Herne. . 1915 kam Emilie Engel nach Sodingen und unterstützte vor allem Kinder in Not. Hobby-Historiker Gerd E. Schug würdigt die Verdienste der Lehrerin.
Im Ersten Weltkrieg und einige Jahre danach wirkte mit der Lehrerin Emilie Engel in Sodingen und Börnig eine Frau, die schon bald selig gesprochen werden könnte (siehe Kasten). Anlässlich ihres 60. Todestages im vergangenen Jahr hat sich Hobby-Historiker Gerd E. Schug über Monate auf Spurensuche gegeben. Ein zentrales Ergebnis seiner umfangreichen Recherche: „Die zwölf Jahre in Sodingen und Börnig haben das Leben der Emilie Engel geprägt. Hier entfaltete sich ihr soziales Bewusstsein und prägten sie für ihr weiteres Wirken.“
Eine Unbekannte ist Emilie Engel in Sodingen nicht: Bereits vor zehn Jahren hat die katholische Kirche an Engels ehemaligem Wohnhaus an der Mont-Cenis-Straße 284 eine Gedenktafel angebracht. „In diesem Hause wohnte Emilie Engel von 1915 bis 1926, Lehrerin in Sodingen, eine sozial engagierte Frau“ steht dort geschrieben. Es folgt eine kurze Beschreibung ihres segensreichen Wirkens vor allem für Kinder von Bergleuten, der Hinweis auf die später von ihr mit gegründete Gemeinschaft der Schönstätter Marienschwestern sowie auf ihren Tod – nach langer Krankheit – im Jahr 1955 .
In Büchern und Veröffentlichungen über Emilie Engel werde leider immer nur kurz auf ihr Wirken in Sodingen eingegangen, berichtet Gerd E. Schug.
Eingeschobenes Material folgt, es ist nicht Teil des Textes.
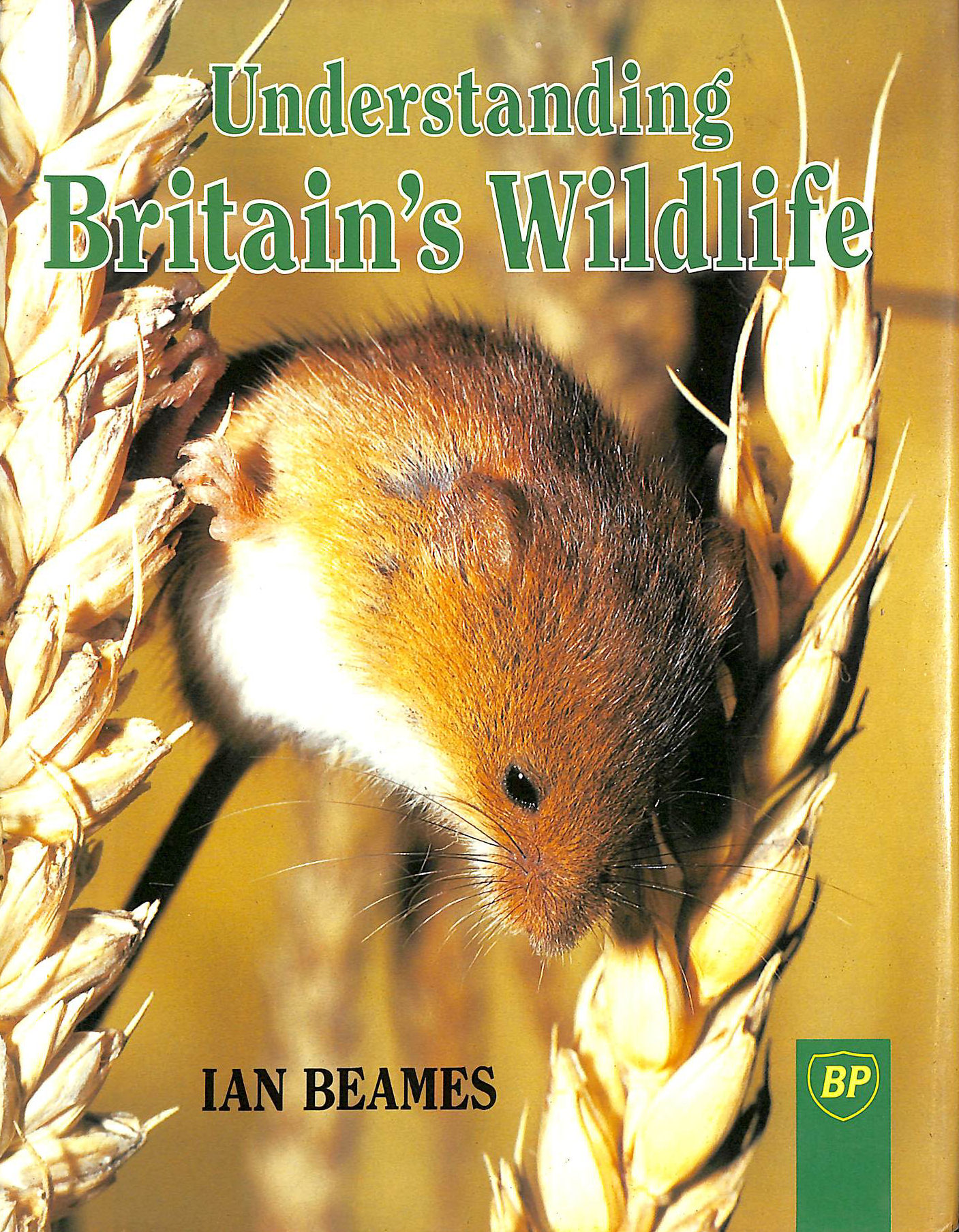 Image for Understanding Britain's Wild Life (BP Guides)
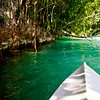 Kayaking the Rio Dulce out to sea.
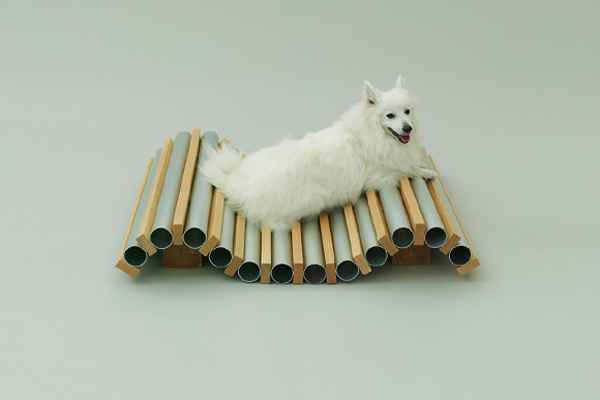 architecture-for-dogs-02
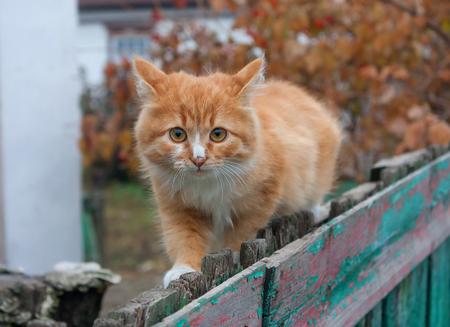 Tiny red kitten outdoors portrait photo
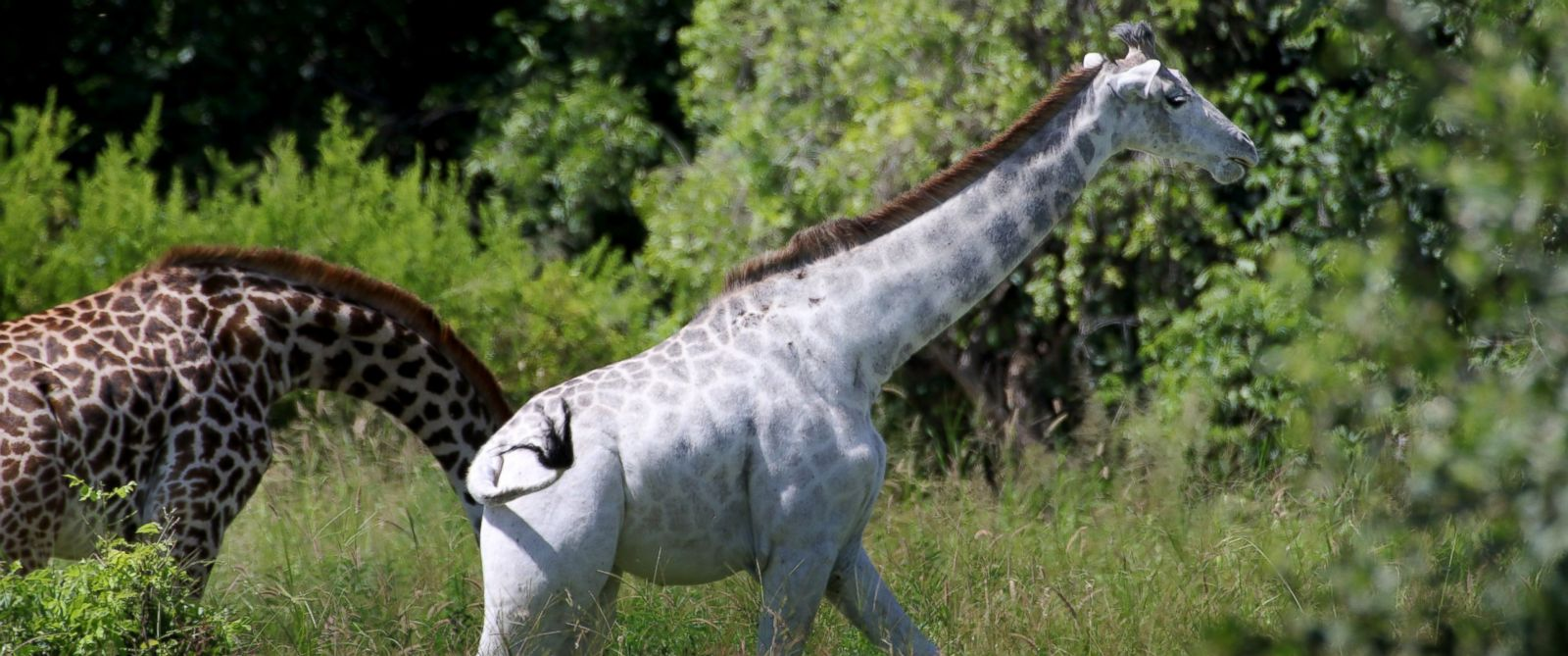 PHOTO: Omo the white giraffe is seen here in Tarangire National Park in Tanzania, Africa, Jan. 17, 2016.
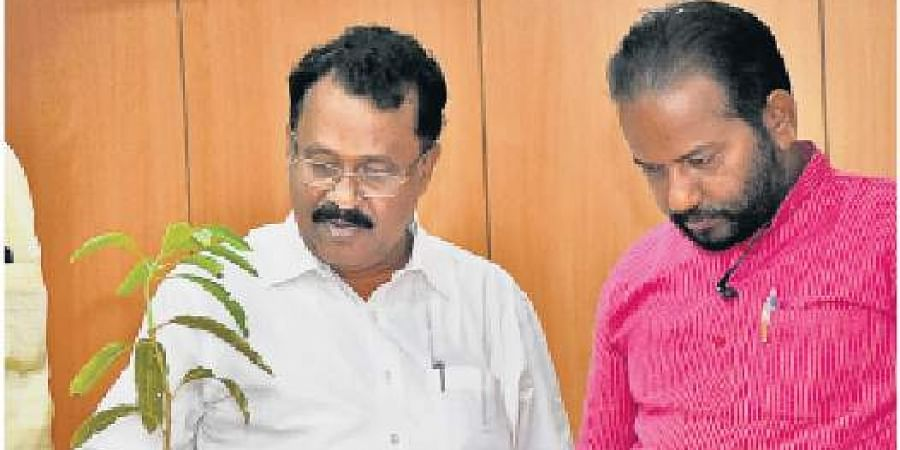 BJP state president PS Sreedharan Pillai curiously touches the mango sapling he received from Thiruvananthapuram Press Club on Tuesday. BJP Thiruvananthapuram district president  S Suresh looks on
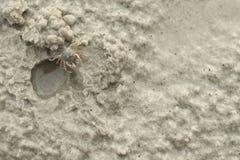 Kleine Befestigungsklammer auf Sandy-Strand Lizenzfreie Stockfotografie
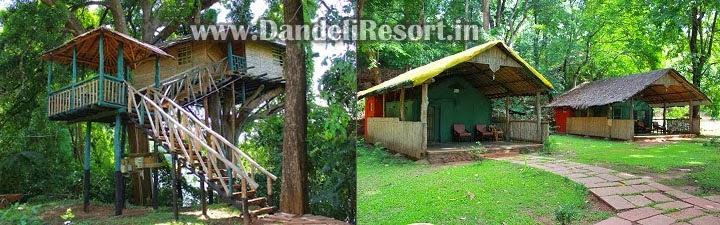 Resorts Prices in Dandeli Afford The Resort Price
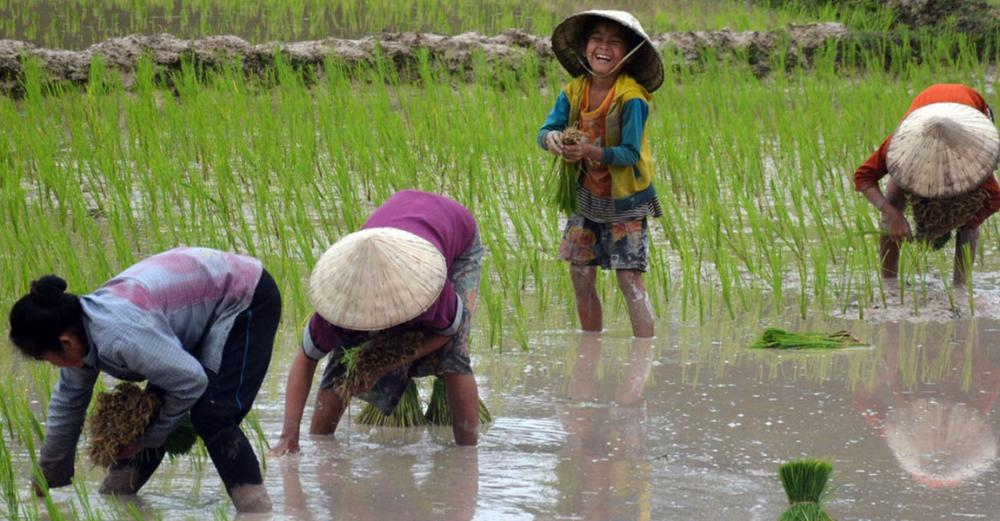 UN agency sounds alarm: Dwindling agrobiodiversity 'severe threat' to food security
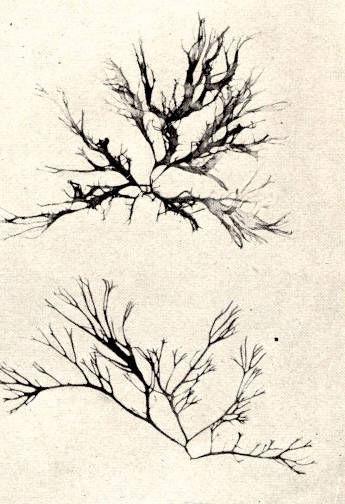 Image of <i>Gracilaria multipartita</i>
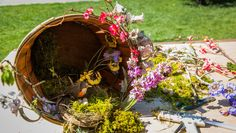 Easter is just around the corner! Why not spring up your porch w/ @kennethwingard's Bushel Wreath! Catch #homeandfamily weekdays at 10/9c on Hallmark Channel!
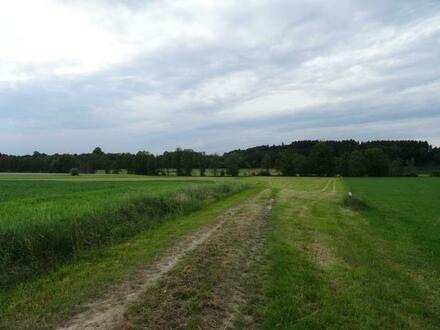 Es wird ein Grundstück mit einer Fläche von 7 070 m² verkauft.  Bodenbonität...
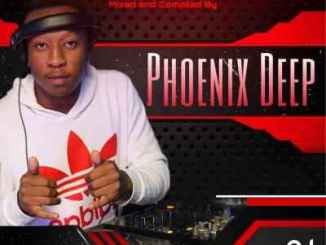Phoenix Deep – The New Age Fundamentals Vol. 15 Mix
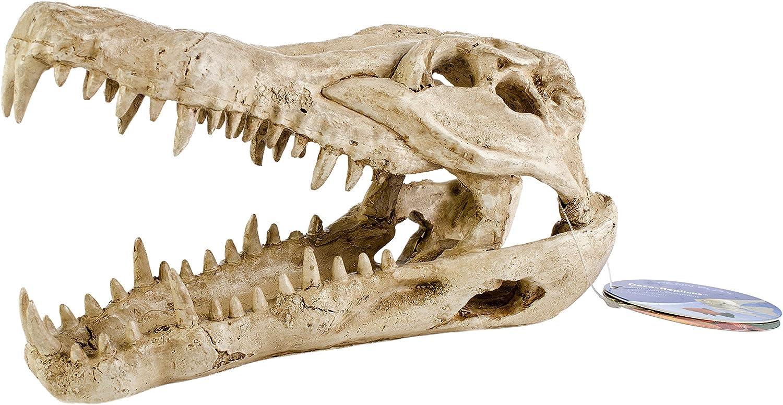 Pen Plax RR1065 Crocodile Skull Animal Resin Ornament for Fish Tanks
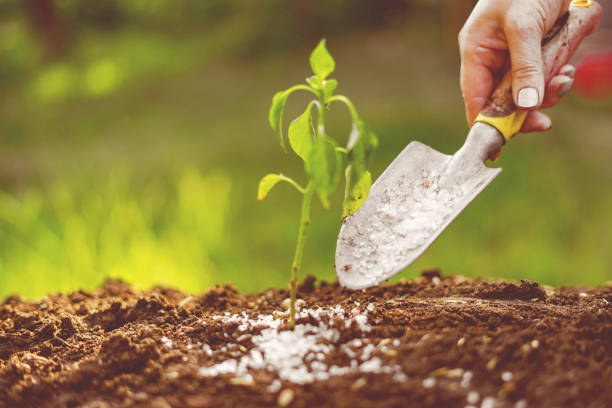 put some fertilizer gmo or poison in shovel in the soil under small plant stock photo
Auf die damaligen „Zeitumstände“ wie Krieg, Inflation, Hunger und Arbeitslosigkeit werde dabei kaum eingegangen. Dabei machten gerade diese Umstände das persönliche Engagement der Lehrerin so einzigartig, betont der 75-Jährige.
Geboren wurde Emilie Engel am 6. Februar 1893 als viertes von zwölf Kindern in Husten (Sauerland), wo sie auf einem Bauernhof aufwuchs. Nach ihrer Lehrerinnenausbildung in Arnsberg zog sie 1915 nach Sodingen. Wie zwei ihrer bereits hier lebenden Schwestern unterrichtete sie in der Marienschule an der Händelstraße (der heutige Rewe-Standort).
Hilfe für Waisen und Halbwaisen
„In der Kriegs- und Nachkriegszeit war sie mit der Not und dem Elend der Menschen konfrontiert“, berichtet Schug unter Berufung auf Quellen. Es habe ihr nicht gereicht, „nur“ Lehrerin zu sein. Zu berücksichtigen seien dabei die besonderen Umstände: Eine Grundsicherung wie Hartz IV heute habe es damals nicht gegeben. „Emilie Engel und auch ihre Schwestern sahen sich aufgefordert, zu helfen. Sie hatten ja die ausgehungerten Kinder jeden Tag in der Schule vor Augen.“
Sie hätten Waise, Halbwaise und Bergarbeiterkinder unter anderem dadurch unterstützt, dass sie diese in ihre gemeinsame Wohnung an der Mont-Cenis-Straße eingeladen hätten. In besonderen Fällen sei die Hilfe über „Stullen“ und Nachhilfe hinausgegangen. So habe sie beispielsweise eine Vollwaise auf dem elterlichen Hof untergebracht. Neben der konkreten materiellen Hilfe durch ihr Lehrergehalt habe sie den leidenden Menschen auch geistlich zur Seite gestanden, so Schug.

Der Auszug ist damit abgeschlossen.